Clive Owen’in başrolünde oynadığı bu film, sizi de bizler gibi derinden etkileyecek.
5- Avatar ( 2009)
Gösterime girdiği günden itibaren, haftalarca hatta aylarca listelerden inmeyen bir film. James Cameron gibi dünya sinemasında başyapıtlara imza atmış bir yönetmenin eseri olan Avatar filmi, bilimkurgu ve fantastik film ana türlerinin yanı sıra, macera ve dram gibi 2 farklı türü de bünyesinde toplayabilmiş nadir filmlerden biridir. Sanırız “ Başyapıt ” olmak, böyle bir kaliteyi gerektiriyor sinema sektöründe. Yediden yetmişe herkes tarafından izlenmiş, herkes tarafından aynı beğeniyi kazanabilmiş bir film olmasının yanı sıra, çağının en üstün sinema teknolojisi ile oluşturulmuş olması da ayrı bir özelliği.

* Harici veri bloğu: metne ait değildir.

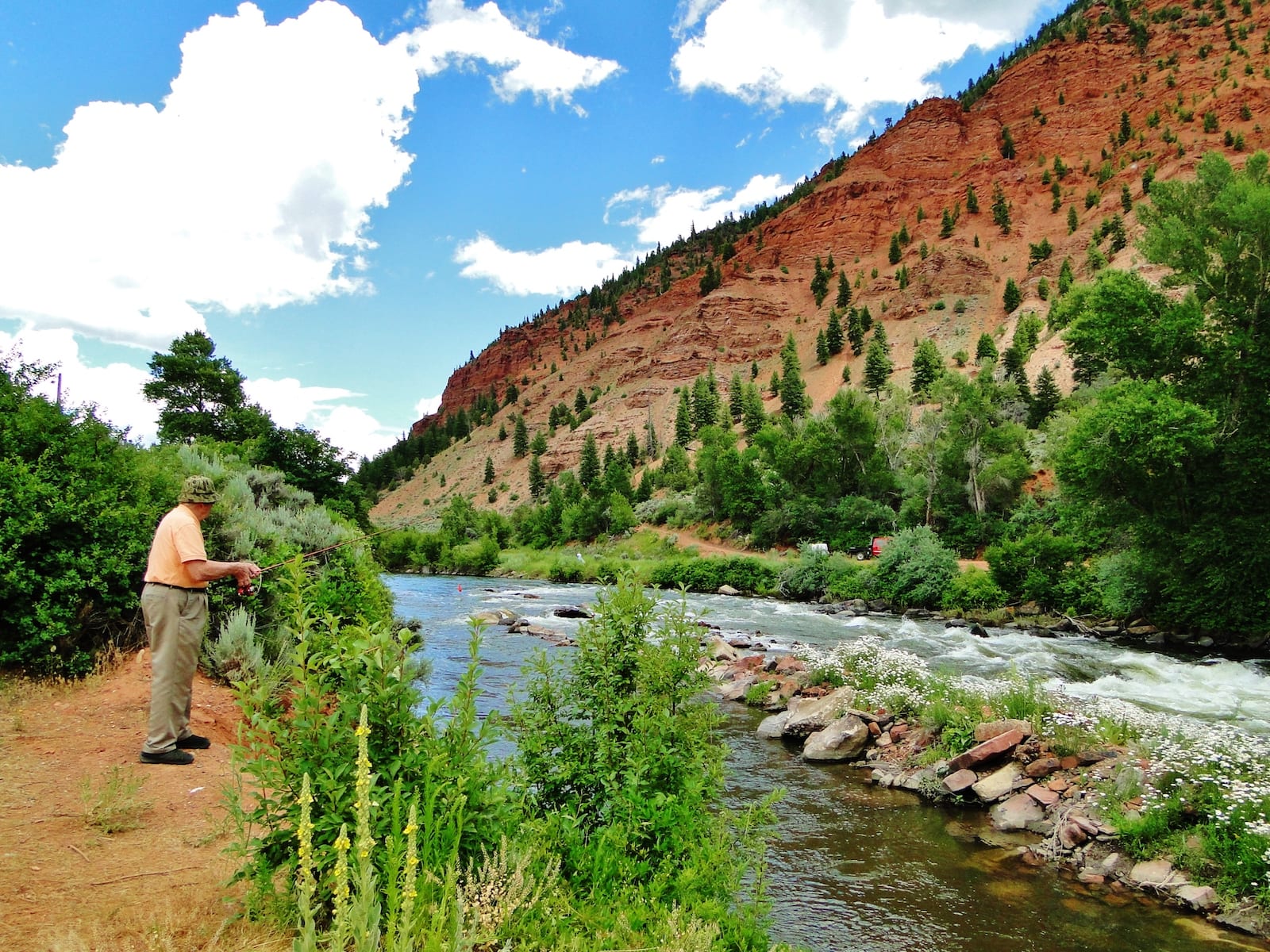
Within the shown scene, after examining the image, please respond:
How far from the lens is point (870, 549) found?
4541cm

İnsanlar, kendi gezegenlerini sömürdüler ve bitirdiler! Sonra dışarıya, farklı gezegenlere göz diktiler. Ve birinde değeri paha biçilmez bir maden keşfettiler. Fakat bu defa öyle ellerini kollarını sallaya sallaya sömüremeyecekler doğal zenginliği. Na’vi denilen ve insanoğlunun neredeyse 2 katı büyüklüğündeki gezegenin sahipleri, buna izin vermeyecek! Bu mavi büyük cüsseli ırk, insanlığın kendi gezegenleri için planladıkları kötü emellere izin vermemek için ellerinden geleni yapıyor ve hayat ağaçlarını canlarına pahasına savunuyorlar. ( Burası spoiler mi oldu ne? Gerçi, hala izlemeyen var mıdır diye düşündük, o yüzden biraz detay verdik. Bizce hala izlemeyen yoktur. O yüzden pek sorun olmaz J )

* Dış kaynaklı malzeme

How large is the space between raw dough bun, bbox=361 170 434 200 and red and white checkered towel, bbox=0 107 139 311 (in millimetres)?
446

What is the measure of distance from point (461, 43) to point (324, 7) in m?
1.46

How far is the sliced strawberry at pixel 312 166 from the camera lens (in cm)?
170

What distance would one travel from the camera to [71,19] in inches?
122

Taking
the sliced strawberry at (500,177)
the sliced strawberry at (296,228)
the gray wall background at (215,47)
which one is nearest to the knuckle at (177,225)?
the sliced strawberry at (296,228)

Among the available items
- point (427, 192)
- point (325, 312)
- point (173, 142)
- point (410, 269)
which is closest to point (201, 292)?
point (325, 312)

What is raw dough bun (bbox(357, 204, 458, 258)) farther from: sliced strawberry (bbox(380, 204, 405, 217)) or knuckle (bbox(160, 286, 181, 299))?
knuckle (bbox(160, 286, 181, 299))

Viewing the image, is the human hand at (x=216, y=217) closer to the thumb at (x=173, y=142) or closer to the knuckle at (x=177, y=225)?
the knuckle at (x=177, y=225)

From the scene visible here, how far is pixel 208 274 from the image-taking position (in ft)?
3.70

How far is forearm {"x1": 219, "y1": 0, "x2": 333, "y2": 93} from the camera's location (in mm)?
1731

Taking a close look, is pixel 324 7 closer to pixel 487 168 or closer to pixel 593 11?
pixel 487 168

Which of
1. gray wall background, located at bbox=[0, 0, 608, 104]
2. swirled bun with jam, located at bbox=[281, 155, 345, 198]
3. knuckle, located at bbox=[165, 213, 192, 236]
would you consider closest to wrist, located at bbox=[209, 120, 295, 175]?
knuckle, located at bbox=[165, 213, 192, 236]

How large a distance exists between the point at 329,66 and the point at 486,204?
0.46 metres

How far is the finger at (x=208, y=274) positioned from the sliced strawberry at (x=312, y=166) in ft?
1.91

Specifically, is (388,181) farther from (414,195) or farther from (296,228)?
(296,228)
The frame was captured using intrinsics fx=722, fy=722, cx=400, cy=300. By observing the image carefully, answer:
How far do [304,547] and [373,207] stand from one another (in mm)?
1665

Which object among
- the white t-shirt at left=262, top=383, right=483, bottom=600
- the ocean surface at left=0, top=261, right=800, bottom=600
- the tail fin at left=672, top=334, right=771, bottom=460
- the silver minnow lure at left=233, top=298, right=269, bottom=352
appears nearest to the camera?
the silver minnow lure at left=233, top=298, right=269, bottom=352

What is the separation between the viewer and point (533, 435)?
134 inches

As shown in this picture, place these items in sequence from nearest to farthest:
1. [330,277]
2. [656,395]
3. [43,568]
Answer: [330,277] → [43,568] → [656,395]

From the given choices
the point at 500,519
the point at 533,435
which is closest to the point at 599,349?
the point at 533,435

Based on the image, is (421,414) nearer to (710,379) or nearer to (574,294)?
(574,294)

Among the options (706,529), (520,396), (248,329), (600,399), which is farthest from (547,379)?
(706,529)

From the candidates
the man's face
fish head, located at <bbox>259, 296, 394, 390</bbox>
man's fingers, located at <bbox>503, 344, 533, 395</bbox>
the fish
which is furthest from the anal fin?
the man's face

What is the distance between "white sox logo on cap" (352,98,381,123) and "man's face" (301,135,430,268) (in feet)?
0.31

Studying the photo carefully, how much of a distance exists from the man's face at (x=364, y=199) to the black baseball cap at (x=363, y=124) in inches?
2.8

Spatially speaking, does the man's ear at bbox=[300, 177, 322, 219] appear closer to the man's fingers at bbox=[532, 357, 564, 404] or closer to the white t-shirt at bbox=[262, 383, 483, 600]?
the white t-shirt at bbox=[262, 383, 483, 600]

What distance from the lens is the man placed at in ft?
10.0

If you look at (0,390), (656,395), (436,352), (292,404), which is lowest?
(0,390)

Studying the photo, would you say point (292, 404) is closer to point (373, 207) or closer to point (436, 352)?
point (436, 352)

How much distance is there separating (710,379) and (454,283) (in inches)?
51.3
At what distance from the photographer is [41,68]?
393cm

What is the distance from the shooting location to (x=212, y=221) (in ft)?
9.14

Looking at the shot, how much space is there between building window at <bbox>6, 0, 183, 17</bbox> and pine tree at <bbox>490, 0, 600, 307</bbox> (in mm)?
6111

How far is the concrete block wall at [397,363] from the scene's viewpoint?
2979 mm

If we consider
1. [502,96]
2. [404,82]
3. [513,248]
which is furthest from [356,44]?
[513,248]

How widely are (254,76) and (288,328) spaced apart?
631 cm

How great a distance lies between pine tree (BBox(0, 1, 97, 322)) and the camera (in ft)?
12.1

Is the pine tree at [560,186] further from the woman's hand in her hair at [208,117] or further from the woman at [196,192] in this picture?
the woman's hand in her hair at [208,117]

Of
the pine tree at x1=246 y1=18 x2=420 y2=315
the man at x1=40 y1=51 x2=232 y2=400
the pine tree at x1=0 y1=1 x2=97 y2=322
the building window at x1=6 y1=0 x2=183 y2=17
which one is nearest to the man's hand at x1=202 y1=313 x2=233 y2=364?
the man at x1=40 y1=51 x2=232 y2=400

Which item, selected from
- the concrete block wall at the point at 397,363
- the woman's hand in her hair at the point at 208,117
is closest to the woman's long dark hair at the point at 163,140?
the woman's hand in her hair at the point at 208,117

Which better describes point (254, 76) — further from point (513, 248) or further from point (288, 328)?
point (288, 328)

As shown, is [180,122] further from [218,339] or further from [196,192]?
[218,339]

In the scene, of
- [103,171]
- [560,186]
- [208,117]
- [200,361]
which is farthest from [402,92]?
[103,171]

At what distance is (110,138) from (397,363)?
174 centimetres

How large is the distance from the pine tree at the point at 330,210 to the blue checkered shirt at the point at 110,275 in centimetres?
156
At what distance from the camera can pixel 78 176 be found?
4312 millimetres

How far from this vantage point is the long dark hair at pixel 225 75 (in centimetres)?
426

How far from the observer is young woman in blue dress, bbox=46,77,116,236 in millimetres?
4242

Filmin seri olmasını ve ikinci film ile bir efsanenin doğuşunu bekleyen o kadar çok takipçisi var ki? Gerçi, aramızda kalsın filmin devam filminin çekimleri başlamış. Bakalım bu defa insanların açgözlülüğü başlarına neler getirecek, hangi türlere karşı ne çeşit mücadeleler verecek?
Sizler gibi bizde merak içindeyiz ve takipteyiz.
6- Truman Şov ( 1998 )
Bir hayata sahipsiniz. Ama hayatınız aslında bir şovdan ibaret. Gece-gündüz milyonlarca insanın sizi doğumunuzdan beri izliyor, hayatınızın tüm önemli anlarına anlık olarak şahit oluyor. Jim Carrey’nin Truman rolüyle, o muazzam kariyerinde unutulmaz bir karakterine daha can verdiği Truman Şov, ütopik bir hayatın her sahnesini gözler önüne seriyor.
Filmin konusunu anlatmak yerine, şunu tercih ederiz:
“ Hayatınız tüm mahremiyeti ile gözler önünde. Bebekliğiniz, çocukluğunuz, gençliğiniz ve yetişkinliğiniz. Fakat bir yerden sonra bazı şeylerin ters gittiğini anlarsınız. Hep aynı yüzler, aynı düzen, aynı geceler ve aynı sabahlar… Neler oluyor? Nasıl bir hayata sahibim ben?
Burada ya yanlış giden bir şey var, ya da ben yanlışın tam ortasındayım. Başkalarının istediği hayatı yaşıyor, başkaları için yaşıyorum. Tüm gözler üzerimde, çevremdeki herkes bu oyunun bir parçası.”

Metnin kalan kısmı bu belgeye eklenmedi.